• _Brief_
Each line from the one containing "Brights Red Dunmore" to the last line of the listing below is to be duplicated exactly, and no picture is to be carried over.

===== Data block =====

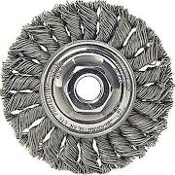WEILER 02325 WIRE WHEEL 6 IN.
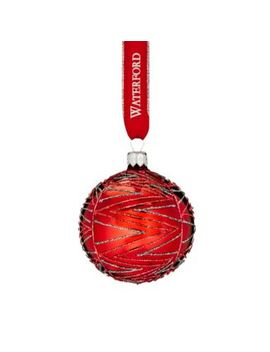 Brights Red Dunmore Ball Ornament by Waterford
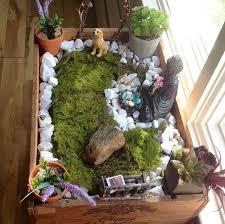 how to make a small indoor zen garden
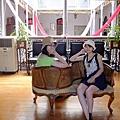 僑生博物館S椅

=====

• _Response_
 Brights Red Dunmore Ball Ornament by Waterford
 how to make a small indoor zen garden
 僑生博物館S椅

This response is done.